What is EasyOCR?

It is used for OCR.
EasyOCR is used as easyocr.Reader(lang_list, gpu, model_storagedirectory, download_enabled, user_network_directory, recog_network, detector, recognizer) where,

lang_list(list) : List of language code you want to recognize, for example [‘ko’,’en’]. You can see the list of language codes here.
gpu(bool, string, default=True) : enable GPU
model_storagedirectory(string, default=None) : Path to directory for model data. If not specified, models will be read from a directory as defined by the environment variable EASYOCR_MODULE_PATH (preferred), MODULE_PATH (if defined), or ~/.EasyOCR/.
download_enabled(bool, default=True) : Enable download if EasyOCR is not able locate model files.
user_network_directory(bool, default=None) : Path to user-defined recognition network. If not specified, models will be read from MODULE_PATH + ‘/user_network’ (~/.EasyOCR/user_network).
recog_network(string, default=’standard’) : Instead of standard mode, you can choose your own recognition network.
detector(bool, default=True) : Load detection model into memory. Default = True
recognizer(bool, default=True) : Load recognition model into memory. Default = True

Methods of EasyOCR

Reader.readtext(image, decoder, beamWidth, bath_size, workers, allowlist, blocklist, detail, paragraph, min_size, rotation_info, contrast_ths, adjust_contrast, text_threshold, low_text, link_threshold, canvas_size, mag_ratio, slope_ths, ycenter_ths, height_ths, width_ths, add_margin, x_ths, y_ths) -> list of result

Main method for Reader object. It returns a list of result.
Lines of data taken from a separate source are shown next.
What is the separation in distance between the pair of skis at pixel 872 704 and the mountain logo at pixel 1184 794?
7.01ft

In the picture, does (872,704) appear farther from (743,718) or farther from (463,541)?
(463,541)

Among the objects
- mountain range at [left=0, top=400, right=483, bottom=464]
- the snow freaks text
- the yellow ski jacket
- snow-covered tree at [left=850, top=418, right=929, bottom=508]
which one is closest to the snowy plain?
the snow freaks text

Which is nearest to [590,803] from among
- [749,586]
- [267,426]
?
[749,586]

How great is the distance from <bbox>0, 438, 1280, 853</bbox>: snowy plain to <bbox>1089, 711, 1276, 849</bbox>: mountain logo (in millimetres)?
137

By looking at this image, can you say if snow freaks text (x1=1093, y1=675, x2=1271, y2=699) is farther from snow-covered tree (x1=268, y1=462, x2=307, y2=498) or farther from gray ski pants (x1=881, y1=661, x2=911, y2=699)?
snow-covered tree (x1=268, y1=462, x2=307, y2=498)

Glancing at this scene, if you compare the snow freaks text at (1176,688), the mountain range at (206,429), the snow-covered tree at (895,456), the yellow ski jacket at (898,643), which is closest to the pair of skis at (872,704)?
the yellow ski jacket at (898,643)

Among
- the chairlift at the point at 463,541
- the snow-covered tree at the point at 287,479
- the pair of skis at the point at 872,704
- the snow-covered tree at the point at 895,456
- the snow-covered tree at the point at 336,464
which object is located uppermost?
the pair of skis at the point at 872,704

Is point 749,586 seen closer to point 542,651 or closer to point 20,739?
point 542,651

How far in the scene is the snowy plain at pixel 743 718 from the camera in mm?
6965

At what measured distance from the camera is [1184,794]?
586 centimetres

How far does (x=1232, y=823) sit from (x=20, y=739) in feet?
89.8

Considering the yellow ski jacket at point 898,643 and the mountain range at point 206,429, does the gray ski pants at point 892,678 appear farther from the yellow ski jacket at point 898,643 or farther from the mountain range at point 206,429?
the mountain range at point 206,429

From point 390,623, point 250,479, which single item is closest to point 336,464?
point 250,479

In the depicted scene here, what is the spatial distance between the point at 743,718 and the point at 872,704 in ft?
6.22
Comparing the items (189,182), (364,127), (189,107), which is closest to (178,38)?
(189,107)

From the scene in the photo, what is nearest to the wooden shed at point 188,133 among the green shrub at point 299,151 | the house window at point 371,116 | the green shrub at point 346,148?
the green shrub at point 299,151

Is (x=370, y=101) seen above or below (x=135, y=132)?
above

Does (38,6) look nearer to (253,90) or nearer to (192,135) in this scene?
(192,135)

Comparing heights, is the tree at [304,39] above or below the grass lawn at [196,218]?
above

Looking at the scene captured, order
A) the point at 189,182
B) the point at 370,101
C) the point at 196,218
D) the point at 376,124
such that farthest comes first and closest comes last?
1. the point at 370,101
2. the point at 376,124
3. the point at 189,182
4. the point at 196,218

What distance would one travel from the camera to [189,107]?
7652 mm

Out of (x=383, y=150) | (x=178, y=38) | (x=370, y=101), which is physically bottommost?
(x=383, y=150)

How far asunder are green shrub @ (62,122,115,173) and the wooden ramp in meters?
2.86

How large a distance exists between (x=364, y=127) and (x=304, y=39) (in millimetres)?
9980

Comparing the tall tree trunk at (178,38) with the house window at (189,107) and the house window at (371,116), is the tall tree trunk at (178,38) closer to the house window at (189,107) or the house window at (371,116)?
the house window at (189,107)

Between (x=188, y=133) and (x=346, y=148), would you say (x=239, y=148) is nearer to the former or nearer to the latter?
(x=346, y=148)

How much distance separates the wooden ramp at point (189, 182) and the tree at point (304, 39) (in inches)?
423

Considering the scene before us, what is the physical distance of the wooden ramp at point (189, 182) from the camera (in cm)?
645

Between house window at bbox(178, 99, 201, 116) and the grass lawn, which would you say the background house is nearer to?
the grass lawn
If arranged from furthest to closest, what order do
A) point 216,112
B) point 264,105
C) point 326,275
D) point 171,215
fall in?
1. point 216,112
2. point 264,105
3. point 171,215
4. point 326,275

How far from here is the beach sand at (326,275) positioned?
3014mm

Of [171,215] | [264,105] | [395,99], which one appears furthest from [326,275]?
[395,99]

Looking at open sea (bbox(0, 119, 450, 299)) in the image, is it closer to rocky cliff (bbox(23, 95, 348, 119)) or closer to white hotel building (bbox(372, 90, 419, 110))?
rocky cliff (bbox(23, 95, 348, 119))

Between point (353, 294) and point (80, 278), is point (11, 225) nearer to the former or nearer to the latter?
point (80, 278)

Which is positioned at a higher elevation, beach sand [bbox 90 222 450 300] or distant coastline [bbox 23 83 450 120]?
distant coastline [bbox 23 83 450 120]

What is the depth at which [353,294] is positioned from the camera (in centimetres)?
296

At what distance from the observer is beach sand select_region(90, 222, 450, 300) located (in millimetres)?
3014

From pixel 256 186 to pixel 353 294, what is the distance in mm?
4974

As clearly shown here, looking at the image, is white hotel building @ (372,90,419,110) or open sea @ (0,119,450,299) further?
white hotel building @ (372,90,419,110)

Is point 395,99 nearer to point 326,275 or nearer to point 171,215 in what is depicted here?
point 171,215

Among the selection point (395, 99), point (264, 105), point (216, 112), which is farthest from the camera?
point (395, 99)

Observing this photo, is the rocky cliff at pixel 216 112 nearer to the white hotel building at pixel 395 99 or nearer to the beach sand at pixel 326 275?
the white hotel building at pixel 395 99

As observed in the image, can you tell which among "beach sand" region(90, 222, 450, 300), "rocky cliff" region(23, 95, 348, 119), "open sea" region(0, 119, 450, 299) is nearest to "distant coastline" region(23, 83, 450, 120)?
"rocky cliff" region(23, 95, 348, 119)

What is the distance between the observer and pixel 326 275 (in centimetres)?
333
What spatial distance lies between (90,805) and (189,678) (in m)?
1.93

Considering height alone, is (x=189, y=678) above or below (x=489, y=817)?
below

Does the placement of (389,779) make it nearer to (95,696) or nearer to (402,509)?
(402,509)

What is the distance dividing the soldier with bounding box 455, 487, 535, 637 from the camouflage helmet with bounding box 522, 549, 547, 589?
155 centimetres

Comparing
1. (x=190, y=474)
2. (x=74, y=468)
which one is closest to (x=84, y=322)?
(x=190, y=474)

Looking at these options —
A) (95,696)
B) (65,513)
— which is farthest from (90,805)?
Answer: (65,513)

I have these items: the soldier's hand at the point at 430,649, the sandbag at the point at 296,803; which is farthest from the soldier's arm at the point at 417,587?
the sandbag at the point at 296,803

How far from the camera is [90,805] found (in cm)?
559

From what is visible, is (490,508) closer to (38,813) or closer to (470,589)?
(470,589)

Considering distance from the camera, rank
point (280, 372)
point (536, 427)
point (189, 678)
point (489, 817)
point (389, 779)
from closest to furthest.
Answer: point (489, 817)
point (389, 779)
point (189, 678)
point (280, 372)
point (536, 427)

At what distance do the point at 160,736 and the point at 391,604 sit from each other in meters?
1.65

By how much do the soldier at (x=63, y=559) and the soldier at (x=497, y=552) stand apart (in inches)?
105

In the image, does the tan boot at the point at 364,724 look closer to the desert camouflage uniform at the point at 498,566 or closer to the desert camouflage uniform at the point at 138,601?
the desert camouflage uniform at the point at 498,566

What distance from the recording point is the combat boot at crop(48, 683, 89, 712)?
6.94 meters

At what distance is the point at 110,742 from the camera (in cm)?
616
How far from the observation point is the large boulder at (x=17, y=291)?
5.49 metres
image(string, numpy array, byte) : Input image
decoder(string, default=’greedy’) : options are ‘greedy’, ‘beamsearch’ and ‘wordbeamsearch’.
beamWidth(int, default=5) : How many beam to keep when decoder = ‘beamsearch’ or ‘wordbeamsearch’. Default = 5
bath_size(int, default=1) : batch_size>1 will make EasyOCR faster but use more memory.
workers(int, default=0) : Number thread used in of dataloader.
allowlist(string, default=None) : Force EasyOCR to recognize only subset of characters.
blocklist(string, default=None) : Block subset of character. This argument will be ignored if allowlist is given.
detail(int, default=1) : Set this to 0 for simple output.
paragraph(bool, default=False) : Combine result into paragraph.
min_size(int, default=10) : Filter text box smaller than minimum value in pixel.
rotation_info(list, default=None) : Allow EasyOCR to rotate each text box and return the one with the best confident score. Eligible values are 90, 180 and 270. For example, it can be set [90, 180, 270].
contrast_ths(float, default=0.1) : Text box with contrast lower than this value will be passed into model 2 times. First is with original image and second with contrast adjusted to ‘adjust_contrast’ value. The one with more confident level will be returned as a result.
adjust_contrast(float, default=0.5) : target contrast level for low contrast text box
text_threshold(float, default=0.7) : Text confidence threshold
low_text(foat, default=0.4) : Text low-bound score
link_threshold(float, default=0.4) : Link confidence threshold
canvas_size(int, default=2560) : Maximum image size. Image bigger than this value will be resized down.
mag_ratio(float, default=1.0) : Image magnification ratio
slope_ths(float, default=0.1) : Maximum slope (delta y/delta x) to considered merging. Low value means tiled boxes will not be merged.
ycenter_ths(float, default=0.5) : Maximum shift in y direction. Boxes with different level should not be merged.
height_ths(float, default=0.5) : Maximum different in box height. Boxes with very different text size should not be merged.
width_ths(float, default=0.5) : Maximum horizontal distance to merge boxes.
add_margin(float, default=0.1) : Extend bounding boxes in all direction by certain value. This is important for language with complex script.
x_ths(float, default=1.0) : Maximum horizontal distance to merge text boxes when paragraph=True.
y_ths(float, default=0.5) : Maximum vertical distance to merge text boxes when paragraph=True.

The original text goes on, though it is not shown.